As markets matured and product differentiation lessened, marketers found it increasingly difficult to work to a persuasion strategy. Fact is, once the competition catches up (and in a globalised world they inevitably will), what is there left to say?
The answer is, of course, to transform your product from a thing (with rational benefits) into a mental construct (with positive associations). Rather than labour to persuade consumers of objective benefits (washes whiter, tastes better, lasts longer, etc.), why not create thoughts, feelings and beliefs about it which differentiate it from the rest?

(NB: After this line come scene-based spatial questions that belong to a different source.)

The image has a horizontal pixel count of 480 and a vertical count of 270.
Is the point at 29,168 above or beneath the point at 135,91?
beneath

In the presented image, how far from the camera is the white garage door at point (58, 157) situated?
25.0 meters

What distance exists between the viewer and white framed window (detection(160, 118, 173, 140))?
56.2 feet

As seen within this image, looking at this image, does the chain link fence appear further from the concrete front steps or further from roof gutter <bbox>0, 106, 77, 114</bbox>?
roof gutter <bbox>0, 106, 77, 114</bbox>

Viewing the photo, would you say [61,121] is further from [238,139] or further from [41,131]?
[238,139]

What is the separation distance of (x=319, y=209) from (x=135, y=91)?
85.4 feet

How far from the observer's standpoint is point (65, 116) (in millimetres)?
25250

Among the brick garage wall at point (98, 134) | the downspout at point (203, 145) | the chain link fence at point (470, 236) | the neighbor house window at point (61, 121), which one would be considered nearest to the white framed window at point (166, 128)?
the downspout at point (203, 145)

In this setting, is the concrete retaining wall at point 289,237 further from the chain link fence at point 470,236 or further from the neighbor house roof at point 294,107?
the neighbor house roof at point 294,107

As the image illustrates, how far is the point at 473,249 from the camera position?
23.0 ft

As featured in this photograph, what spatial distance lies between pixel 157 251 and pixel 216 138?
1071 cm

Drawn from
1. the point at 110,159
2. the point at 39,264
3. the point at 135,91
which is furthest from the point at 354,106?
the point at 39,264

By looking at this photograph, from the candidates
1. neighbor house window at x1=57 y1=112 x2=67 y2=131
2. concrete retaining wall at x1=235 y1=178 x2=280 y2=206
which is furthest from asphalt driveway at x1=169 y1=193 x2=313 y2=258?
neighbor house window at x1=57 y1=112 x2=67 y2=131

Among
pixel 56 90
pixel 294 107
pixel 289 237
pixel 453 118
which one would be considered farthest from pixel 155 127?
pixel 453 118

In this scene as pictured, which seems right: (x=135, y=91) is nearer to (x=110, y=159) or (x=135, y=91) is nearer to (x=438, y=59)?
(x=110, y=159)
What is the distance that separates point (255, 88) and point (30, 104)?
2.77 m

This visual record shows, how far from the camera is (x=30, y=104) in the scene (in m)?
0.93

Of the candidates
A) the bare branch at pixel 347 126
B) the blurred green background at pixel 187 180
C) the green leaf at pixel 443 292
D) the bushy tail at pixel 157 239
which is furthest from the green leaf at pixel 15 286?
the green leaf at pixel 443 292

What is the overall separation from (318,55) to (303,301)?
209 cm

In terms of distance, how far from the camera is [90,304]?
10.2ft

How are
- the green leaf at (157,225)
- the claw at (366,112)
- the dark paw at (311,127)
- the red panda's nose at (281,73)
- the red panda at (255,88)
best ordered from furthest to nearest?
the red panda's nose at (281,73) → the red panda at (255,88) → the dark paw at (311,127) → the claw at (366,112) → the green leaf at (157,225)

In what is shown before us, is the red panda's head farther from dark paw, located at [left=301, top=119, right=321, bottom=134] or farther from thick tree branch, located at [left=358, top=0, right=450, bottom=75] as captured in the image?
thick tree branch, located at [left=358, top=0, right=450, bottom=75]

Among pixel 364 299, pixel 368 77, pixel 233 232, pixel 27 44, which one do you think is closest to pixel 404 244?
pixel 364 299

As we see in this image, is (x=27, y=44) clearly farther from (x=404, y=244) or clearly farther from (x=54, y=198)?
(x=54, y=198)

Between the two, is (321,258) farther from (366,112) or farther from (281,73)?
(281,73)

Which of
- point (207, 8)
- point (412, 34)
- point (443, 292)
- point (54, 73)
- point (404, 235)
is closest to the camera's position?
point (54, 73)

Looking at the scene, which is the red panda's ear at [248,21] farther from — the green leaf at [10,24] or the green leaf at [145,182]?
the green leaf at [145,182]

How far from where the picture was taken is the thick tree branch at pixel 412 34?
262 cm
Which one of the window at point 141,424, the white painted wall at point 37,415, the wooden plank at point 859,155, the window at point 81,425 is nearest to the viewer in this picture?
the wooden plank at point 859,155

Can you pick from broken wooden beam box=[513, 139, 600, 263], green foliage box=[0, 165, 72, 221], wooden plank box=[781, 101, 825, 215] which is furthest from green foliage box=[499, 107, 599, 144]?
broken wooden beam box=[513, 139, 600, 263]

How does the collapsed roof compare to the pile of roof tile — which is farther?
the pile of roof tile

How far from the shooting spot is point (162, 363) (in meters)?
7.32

Brands help us to make (lots of) decisions quickly and fairly efficiently. Because brand choice is a mostly a low-risk activity, non-rational processes (such as ‘gut feel’ and heuristics) are usually good enough and, provided product delivery is adequate, we don’t usually feel cheated or short-changed.
If I buy a new brand of toothpaste and I don’t like it, it’s a minor disappointment not a disaster. I can always buy a different brand next time. Problem is, once we transfer that kind of decision making to politics what do you get? If you elect the wrong president you have to wait four years to put it right. And if you vote for Brexit or Scottish independence you’re probably stuck with that decision for ever.
Perhaps, in a hundred years or so, brands will be seen as the most significant cultural phenomenon of the late 20th century – as a sort of triumph of mind over matter. But do we really want a political system that works on similar principles? Politics needs to rise above gut reaction: it needs reason as well as emotion.
Give me democracy not emocracy any day!